By Ariella Monti, The Raleigh Public Record, Reprinted With Permission By The Raleigh Telegram
RALEIGH – Earlier this month, the Raleigh Planning Commission approved a site plan for a new downtown Carolina Ale House, which will be built on the corner of Glenwood Avenue and Tucker Street.
A 37,000-square-foot building will be constructed on a quarter-acre lot in the heart of Glenwood South’s entertainment district. The office building on the parcel will be demolished.
While the main building will be about 54 feet in height, a proposed tower will overlook the district at a height of 80 feet, meeting all of the maximum height restrictions.
The building will also include an overlook deck, but no seating, and food service or bar service would be provided. There will also be a parking deck next door.

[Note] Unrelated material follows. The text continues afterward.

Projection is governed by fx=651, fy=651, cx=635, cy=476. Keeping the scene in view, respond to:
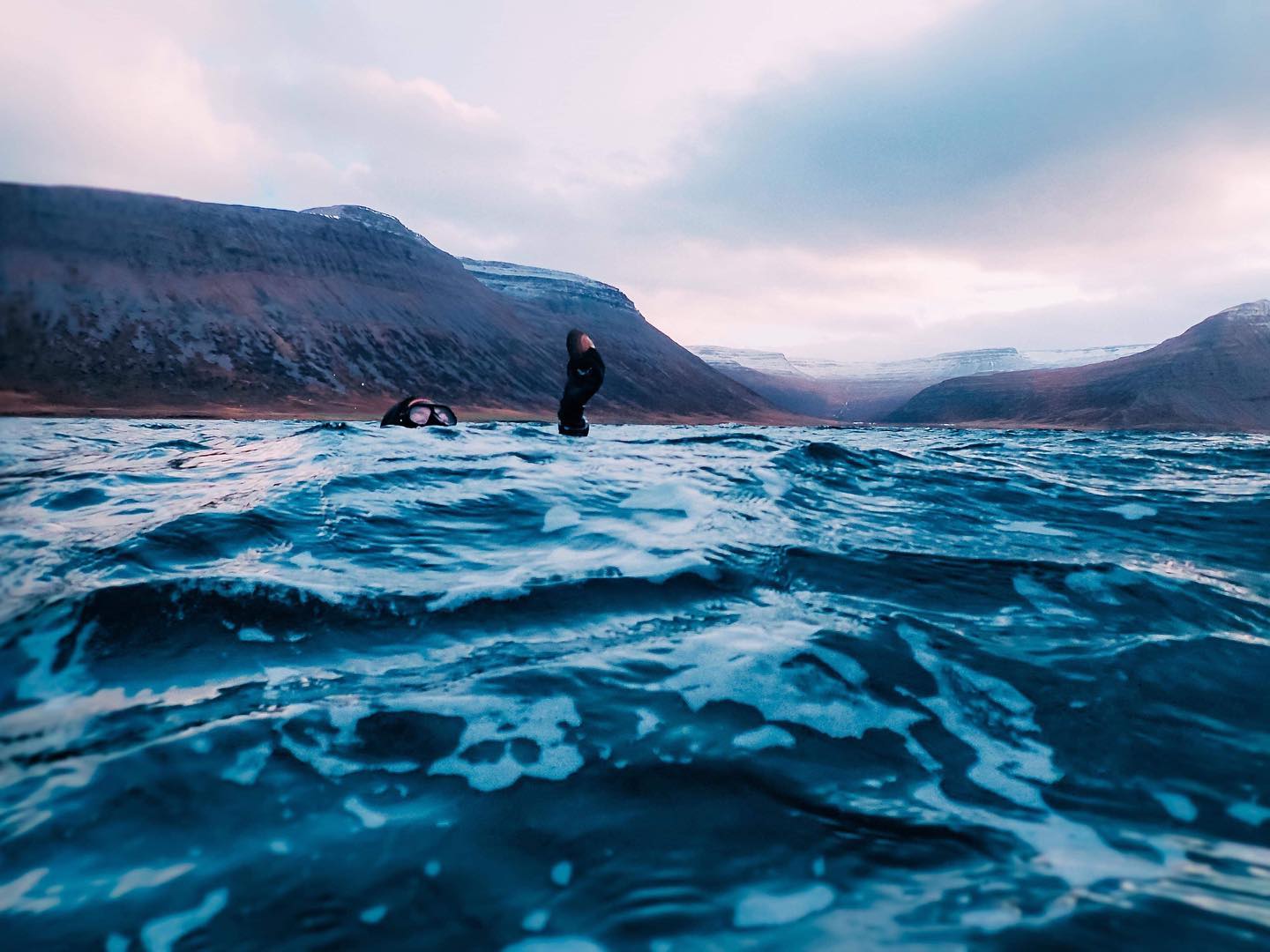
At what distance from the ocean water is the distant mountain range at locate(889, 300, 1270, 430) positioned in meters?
94.9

One cause for discussion was staff’s request to include benches along a retaining wall that runs along the sidewalk on Glenwood Avenue. The city code requires the sidewalk be 14 feet wide, but the retaining wall decreases this width by 18 inches.
City planning staff recommended requiring some kind of seating structure along the retaining wall as a compromise to the space that would be lost.
Representatives from Carolina Ale House, however, opposed the use of benches or other seating structures, citing concerns that the benches would encourage homeless people to sleep next to an area that would eventually be used for outdoor seating.
The commission eventually voted against staff’s recommendation and the only benches that will be required will be one at a bus stop.
Resident Lee Levinson, who lives at 510 Glenwood Ave. and was representing the condominium’s board of directors, expressed concerns about the parking and the exhaust from the kitchen, but the biggest issue was the noise that would be generated by the restaurant.
Along with the observation deck, which may attract visitors, the restaurant will have outdoor seating on the second floor. Carolina Ale House Representatives said they intend on applying for an amplified music permit that would allow outdoor music. While much of the outdoor seating would be covered by a roof, directing the music and general conversation downward toward the street, part of the seating area is under a retractable roof, which could be open at any time.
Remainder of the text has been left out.